Out-of-service orders. Some safety violations can result in a temporary and immediate out-of-service order (OSO). For example, operating a CMV after consuming or while in possession of alcohol will result in a 24-hour OSO. Driving during an OSO will result in license revocation and penalties that depend on the number of prior OSO violations the driver has within the past ten years.

  • First offense. 180-day to one-year license revocation (180-day to two-year if in hazmat CMV or vehicle designed for 16 or more passengers) as well as a $2,500 fine and/or up to 90 days in jail.
  • Second offense in ten years. Two-to five-year license revocation (three-to five-year if in hazmat CMV or vehicle designed for 16 or more passengers) as well as a $5,000 fine and/or up to 90 days in jail.
  • Third offense in ten years. Three-to five-year license disqualification as well as a $5,000 fine and/or up to 90 days in jail.

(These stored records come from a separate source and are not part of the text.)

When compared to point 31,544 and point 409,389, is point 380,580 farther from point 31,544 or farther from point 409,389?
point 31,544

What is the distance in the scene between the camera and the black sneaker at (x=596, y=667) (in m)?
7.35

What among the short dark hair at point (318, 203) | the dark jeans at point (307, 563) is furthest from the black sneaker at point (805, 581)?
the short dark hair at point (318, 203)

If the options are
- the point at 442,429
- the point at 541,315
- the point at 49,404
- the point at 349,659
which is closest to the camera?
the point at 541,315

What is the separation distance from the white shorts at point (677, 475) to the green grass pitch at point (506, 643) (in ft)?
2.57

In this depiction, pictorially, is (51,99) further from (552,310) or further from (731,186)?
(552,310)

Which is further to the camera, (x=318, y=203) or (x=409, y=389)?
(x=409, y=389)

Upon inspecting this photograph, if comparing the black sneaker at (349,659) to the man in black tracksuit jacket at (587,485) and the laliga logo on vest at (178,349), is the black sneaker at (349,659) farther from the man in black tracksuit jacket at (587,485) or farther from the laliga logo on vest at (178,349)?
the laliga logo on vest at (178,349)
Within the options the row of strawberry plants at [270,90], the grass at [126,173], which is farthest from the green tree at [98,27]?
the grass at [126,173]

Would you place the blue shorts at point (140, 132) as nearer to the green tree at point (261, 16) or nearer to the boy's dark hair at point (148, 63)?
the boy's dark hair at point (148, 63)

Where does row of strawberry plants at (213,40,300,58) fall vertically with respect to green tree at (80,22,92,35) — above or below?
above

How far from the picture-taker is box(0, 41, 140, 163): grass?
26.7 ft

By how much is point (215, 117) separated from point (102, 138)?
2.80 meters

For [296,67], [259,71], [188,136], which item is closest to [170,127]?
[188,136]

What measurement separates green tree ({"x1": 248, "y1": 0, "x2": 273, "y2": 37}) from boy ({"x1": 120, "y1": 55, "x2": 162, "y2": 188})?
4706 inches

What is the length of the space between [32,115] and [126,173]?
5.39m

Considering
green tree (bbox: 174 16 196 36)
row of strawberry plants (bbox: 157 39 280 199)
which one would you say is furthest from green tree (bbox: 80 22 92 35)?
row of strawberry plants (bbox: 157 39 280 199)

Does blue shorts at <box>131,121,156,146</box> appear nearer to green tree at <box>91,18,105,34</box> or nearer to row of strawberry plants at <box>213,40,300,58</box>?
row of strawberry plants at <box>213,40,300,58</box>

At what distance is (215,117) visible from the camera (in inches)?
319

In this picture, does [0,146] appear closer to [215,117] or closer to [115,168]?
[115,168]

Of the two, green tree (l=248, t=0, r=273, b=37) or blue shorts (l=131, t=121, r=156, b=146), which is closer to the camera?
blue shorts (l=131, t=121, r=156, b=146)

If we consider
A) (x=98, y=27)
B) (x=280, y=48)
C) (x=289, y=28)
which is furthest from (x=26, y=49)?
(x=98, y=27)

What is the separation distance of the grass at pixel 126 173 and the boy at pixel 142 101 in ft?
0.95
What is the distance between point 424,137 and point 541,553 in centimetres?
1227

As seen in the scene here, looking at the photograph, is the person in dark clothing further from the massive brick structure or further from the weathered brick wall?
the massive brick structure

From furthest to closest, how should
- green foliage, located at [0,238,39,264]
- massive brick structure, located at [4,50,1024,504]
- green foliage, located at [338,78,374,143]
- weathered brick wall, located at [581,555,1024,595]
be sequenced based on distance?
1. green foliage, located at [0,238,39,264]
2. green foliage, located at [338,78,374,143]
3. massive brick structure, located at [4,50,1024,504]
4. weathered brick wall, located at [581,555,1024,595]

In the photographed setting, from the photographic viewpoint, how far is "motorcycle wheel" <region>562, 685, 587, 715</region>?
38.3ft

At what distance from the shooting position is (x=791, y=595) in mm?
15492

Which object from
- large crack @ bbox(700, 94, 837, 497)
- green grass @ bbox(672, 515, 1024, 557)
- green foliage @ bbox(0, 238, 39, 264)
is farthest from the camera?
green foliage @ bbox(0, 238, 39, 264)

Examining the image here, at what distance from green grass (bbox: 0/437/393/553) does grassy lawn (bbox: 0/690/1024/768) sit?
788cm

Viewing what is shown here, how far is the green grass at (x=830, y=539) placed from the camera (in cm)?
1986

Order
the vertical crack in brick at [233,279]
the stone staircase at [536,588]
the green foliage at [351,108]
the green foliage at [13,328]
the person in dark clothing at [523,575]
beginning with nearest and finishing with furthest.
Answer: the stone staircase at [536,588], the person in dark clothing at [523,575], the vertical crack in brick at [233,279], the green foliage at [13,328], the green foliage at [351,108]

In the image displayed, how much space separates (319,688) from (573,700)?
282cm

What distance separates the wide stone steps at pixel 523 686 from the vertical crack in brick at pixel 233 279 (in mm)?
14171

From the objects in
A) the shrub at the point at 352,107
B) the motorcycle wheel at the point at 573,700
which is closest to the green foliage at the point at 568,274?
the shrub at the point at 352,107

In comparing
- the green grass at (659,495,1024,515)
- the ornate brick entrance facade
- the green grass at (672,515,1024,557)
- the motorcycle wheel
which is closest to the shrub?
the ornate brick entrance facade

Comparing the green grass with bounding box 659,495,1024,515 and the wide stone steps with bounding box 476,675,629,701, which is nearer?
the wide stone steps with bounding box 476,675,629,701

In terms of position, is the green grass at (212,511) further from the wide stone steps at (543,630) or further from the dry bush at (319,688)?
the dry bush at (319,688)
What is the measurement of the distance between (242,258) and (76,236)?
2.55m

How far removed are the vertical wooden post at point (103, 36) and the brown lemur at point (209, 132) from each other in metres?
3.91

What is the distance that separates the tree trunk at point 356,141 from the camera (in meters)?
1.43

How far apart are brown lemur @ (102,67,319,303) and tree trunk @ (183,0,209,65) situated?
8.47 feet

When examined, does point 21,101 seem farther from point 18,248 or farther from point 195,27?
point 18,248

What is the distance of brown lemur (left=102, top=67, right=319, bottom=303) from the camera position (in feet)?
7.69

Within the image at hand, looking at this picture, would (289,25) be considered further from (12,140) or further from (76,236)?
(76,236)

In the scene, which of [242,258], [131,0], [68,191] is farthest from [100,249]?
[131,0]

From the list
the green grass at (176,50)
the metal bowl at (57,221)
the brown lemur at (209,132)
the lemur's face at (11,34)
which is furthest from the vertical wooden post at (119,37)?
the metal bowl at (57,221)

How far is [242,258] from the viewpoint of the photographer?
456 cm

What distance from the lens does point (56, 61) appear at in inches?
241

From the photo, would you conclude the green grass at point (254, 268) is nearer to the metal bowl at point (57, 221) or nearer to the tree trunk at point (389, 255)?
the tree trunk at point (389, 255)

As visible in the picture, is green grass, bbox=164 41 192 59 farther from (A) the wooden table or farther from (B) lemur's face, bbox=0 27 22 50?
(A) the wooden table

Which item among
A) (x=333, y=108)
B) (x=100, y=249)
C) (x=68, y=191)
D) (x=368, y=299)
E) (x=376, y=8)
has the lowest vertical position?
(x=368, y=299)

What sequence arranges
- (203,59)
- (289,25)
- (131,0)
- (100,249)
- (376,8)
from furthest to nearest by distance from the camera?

An employer that knowingly permits an OSO violation can be fined $2,750 to $25,000.

Railroad crossings. CMV operators must take care around railroad crossings. Drivers cannot shift or stop on railroad crossings and must ensure proper clearance. A railroad crossing violation will result in a minimum 60-day, 120-day, and one-year license revocation for a first, second, and third violation in three years.

Implied consent. All CMV operators are considered to have given consent to a breath test to determine the presence of alcohol. An officer who has reasonable grounds to believe the driver has a blood alcohol content of at least .04% can request a test. An unlawful refusal to test will result in license revocation and $250 to $500 in fines.